After his defeat he maintained his two neighborhood offices so the people of East Harlem could still visit him to gain help with their problems. Marcantonio remained one of the strongest opponents of Joe McCarthy and the Un-American Activities Committee (HUAC) and was legal counsel of civil rights activist, William Du Bois.

Marcantonio was also opposed to the Korean War: "Tragically, after 27 months of killing in Korea, with 119,000 American casualties, some of us accept the Korean conflict as we do the flowing of the Hudson River. After 14 months of talk at Panmunjom some have come to feel that this so-called police action or little war is something with which we can live. They have forgotten that war in our time is like cancer if it is not stopped it spreads. If this Korean war is not stopped now, it too will spread... The resolving of every other issue, civil rights, labor, civil liberties, agriculture, the economic well-being of the American people, depends on cease fire in Korea."

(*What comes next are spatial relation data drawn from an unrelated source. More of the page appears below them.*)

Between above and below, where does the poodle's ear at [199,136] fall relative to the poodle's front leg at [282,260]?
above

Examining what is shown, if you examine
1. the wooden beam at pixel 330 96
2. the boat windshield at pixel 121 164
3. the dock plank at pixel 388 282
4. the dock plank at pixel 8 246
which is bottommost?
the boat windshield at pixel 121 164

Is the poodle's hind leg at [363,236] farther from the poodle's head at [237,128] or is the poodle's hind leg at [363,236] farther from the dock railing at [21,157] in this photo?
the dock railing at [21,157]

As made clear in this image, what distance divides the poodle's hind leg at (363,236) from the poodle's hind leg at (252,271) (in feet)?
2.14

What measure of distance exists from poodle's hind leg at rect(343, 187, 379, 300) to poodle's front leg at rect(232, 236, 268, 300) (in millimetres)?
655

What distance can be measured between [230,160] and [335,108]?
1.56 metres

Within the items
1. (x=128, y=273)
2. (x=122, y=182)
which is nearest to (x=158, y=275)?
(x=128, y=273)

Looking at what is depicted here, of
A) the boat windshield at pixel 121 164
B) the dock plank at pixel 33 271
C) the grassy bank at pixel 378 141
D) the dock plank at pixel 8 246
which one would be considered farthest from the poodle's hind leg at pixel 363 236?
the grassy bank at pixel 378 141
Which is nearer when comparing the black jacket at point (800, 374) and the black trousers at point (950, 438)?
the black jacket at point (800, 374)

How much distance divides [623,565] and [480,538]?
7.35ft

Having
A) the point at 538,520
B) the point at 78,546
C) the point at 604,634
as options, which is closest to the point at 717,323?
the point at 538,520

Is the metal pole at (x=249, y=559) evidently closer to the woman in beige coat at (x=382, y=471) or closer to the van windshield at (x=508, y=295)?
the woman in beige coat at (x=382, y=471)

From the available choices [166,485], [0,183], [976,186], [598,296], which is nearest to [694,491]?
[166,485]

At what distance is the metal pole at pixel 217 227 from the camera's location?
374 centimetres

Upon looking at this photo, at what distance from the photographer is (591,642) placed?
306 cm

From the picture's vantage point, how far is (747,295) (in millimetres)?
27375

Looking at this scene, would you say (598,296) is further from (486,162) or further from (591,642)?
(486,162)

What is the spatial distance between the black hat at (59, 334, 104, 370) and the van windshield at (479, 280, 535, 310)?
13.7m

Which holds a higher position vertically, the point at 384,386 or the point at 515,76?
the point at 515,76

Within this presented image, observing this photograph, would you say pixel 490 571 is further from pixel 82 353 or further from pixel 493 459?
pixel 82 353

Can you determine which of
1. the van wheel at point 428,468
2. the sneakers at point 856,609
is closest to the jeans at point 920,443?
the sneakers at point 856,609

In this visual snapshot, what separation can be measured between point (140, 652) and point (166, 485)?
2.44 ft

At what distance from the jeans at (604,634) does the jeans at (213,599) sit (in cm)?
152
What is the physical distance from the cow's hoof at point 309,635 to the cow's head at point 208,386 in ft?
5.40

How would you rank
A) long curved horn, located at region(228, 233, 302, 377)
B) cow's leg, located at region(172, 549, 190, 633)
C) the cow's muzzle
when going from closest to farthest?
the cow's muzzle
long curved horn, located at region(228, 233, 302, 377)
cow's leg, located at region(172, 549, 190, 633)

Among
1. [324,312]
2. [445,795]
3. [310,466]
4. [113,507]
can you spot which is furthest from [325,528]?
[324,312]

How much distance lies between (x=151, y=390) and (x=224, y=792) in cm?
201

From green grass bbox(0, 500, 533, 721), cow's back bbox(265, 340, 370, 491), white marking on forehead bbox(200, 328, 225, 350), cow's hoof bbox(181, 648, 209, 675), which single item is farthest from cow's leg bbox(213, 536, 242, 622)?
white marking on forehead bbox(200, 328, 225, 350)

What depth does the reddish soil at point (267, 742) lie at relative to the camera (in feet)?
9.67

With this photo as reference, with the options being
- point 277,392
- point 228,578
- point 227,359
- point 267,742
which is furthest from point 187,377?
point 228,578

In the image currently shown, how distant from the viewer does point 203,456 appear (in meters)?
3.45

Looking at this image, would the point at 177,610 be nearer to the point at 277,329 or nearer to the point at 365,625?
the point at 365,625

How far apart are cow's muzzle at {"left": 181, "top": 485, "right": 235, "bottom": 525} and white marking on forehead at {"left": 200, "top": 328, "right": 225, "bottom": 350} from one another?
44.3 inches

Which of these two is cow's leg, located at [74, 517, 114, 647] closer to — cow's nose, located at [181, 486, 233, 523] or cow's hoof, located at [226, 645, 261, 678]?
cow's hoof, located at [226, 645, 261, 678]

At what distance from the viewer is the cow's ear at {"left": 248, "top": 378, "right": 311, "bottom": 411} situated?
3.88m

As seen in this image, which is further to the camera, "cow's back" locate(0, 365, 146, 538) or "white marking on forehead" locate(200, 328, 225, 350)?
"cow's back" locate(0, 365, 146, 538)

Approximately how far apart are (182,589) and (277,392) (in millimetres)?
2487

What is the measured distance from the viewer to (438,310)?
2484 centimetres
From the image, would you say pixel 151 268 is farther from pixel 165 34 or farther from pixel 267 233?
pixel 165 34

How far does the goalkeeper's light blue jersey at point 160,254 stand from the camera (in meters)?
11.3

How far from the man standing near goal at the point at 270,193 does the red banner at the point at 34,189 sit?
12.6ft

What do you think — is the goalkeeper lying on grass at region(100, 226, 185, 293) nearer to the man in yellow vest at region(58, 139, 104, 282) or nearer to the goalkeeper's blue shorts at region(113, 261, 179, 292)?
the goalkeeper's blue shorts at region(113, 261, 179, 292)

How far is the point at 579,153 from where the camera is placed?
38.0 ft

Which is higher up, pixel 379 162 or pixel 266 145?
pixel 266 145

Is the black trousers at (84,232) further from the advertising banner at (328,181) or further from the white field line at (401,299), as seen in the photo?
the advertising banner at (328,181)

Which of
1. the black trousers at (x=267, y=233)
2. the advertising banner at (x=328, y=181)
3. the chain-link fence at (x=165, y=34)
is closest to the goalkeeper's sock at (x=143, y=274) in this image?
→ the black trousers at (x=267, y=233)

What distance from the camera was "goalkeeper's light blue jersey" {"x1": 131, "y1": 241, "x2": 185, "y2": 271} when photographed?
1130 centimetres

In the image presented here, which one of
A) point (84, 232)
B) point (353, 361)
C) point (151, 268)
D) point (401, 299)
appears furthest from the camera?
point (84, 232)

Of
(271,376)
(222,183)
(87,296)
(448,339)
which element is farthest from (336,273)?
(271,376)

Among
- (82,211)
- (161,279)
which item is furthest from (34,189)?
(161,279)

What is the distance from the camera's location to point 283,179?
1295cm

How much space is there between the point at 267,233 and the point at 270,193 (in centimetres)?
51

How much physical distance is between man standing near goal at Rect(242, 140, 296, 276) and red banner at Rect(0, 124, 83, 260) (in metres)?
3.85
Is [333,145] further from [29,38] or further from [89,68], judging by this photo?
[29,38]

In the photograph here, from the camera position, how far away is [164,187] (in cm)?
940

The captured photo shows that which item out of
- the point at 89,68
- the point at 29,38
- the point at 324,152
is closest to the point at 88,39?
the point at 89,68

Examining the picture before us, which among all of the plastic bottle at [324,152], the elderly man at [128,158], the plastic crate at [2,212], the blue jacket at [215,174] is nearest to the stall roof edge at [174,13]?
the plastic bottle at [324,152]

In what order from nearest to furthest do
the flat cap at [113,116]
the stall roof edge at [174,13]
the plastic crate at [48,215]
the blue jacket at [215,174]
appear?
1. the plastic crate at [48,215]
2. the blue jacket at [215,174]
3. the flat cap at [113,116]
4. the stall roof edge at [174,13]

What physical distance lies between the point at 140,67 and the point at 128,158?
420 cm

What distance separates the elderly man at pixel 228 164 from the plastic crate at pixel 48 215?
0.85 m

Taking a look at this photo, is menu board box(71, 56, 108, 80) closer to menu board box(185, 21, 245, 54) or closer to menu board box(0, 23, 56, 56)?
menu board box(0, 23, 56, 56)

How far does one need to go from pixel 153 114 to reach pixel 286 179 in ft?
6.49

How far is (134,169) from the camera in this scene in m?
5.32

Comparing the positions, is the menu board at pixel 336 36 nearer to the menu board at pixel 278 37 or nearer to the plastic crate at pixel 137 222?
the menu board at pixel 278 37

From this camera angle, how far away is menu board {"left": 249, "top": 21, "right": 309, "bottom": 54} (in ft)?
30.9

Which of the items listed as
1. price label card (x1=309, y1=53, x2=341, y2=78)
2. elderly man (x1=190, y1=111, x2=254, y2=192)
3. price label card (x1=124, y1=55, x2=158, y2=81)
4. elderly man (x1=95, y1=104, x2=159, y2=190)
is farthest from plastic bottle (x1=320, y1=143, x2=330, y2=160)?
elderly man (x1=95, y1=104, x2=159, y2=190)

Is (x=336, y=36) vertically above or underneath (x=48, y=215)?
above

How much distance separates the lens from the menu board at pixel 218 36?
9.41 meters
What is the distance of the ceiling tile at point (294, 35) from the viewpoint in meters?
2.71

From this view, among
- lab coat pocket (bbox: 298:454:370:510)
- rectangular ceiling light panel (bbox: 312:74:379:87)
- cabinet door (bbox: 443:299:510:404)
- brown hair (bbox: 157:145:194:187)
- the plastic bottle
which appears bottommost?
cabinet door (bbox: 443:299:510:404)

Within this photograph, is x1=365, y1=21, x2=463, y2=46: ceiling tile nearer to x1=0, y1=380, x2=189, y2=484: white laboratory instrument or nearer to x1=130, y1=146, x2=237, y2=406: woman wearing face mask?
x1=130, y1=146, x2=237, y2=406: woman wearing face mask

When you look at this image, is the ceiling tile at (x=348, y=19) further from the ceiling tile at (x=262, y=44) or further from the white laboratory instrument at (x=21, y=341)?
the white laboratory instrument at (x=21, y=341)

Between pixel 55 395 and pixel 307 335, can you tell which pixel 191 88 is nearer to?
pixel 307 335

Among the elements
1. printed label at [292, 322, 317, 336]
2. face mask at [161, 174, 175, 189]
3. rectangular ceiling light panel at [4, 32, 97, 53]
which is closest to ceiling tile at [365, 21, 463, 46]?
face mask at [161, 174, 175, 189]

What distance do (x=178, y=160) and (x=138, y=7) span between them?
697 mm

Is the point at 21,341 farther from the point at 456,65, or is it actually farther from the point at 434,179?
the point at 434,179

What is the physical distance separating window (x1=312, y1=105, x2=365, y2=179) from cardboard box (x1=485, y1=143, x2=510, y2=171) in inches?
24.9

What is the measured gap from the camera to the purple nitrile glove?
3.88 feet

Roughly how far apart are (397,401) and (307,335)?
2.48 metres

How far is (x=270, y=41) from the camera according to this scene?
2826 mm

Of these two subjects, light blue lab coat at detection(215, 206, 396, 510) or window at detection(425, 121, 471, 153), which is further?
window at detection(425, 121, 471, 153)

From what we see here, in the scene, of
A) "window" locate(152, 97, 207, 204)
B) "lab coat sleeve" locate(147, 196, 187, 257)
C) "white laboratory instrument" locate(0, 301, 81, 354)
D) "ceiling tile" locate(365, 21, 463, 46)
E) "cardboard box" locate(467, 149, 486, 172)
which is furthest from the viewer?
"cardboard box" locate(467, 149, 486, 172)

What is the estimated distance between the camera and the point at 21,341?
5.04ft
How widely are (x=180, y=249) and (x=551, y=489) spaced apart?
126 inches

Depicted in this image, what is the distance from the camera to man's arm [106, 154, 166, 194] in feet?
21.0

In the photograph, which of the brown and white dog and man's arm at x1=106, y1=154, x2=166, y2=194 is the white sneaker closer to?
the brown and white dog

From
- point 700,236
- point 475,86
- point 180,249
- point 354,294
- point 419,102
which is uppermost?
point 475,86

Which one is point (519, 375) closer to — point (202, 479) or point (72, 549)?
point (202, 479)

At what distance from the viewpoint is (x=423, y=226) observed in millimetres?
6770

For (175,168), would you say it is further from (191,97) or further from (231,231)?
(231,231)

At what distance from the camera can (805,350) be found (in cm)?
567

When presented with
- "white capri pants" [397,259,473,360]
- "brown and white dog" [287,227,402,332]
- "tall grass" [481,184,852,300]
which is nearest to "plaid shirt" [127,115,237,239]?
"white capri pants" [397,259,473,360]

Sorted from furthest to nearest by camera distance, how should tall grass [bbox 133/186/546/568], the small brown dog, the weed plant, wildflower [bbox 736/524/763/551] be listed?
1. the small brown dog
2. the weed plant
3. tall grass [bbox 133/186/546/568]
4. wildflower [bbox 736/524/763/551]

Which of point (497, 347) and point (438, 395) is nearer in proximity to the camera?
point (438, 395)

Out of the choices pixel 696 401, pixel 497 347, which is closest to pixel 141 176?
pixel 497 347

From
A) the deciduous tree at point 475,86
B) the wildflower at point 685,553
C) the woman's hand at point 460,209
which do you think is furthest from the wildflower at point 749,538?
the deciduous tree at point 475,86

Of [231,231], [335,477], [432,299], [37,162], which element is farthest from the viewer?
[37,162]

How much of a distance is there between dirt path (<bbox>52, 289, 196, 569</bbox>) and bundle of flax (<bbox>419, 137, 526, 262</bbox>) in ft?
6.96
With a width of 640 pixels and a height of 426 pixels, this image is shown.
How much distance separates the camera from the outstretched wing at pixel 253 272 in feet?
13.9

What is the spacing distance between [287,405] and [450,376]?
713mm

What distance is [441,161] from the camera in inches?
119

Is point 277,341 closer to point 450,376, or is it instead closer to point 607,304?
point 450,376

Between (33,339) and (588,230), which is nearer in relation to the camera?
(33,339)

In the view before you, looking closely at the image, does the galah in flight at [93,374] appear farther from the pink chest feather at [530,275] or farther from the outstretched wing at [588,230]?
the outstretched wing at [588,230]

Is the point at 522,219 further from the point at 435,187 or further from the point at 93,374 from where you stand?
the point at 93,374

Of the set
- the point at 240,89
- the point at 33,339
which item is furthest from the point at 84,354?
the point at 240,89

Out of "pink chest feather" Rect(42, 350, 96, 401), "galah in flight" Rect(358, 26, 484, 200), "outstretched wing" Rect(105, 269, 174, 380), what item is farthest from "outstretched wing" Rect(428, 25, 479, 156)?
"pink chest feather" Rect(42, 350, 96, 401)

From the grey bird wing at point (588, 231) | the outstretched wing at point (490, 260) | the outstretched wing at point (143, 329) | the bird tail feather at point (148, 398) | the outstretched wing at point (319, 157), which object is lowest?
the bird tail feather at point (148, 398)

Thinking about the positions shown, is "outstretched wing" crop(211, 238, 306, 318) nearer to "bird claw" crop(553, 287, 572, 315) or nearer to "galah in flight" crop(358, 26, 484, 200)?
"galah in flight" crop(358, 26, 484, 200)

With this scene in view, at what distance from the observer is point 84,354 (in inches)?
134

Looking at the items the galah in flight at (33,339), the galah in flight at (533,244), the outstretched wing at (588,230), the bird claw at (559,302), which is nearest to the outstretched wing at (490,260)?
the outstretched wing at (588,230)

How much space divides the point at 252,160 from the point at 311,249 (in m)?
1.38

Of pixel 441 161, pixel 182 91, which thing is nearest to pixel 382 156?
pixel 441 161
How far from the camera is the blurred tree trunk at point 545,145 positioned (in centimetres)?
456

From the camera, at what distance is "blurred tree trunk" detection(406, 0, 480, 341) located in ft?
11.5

In 1952 Presidential Election Marcantonio supported Vincent Hallinan, the leader of the Progressive Party. "A vote for the Progressive Party in 1952... is a vote as valuable as that cast for the Liberty Party in 1840 against slavery, and for the Free Soil Party in 1848 and 1852 against extension of slavery. It is a vote similar to the one that made up the one million votes for Eugene V. Debs in 1920, which in turn led to the four million votes for LaFollette in 1924 and for victory for Roosevelt in 1932. Great causes were never won by sacrificing a real fight and substituting for it the seeming lesser evil."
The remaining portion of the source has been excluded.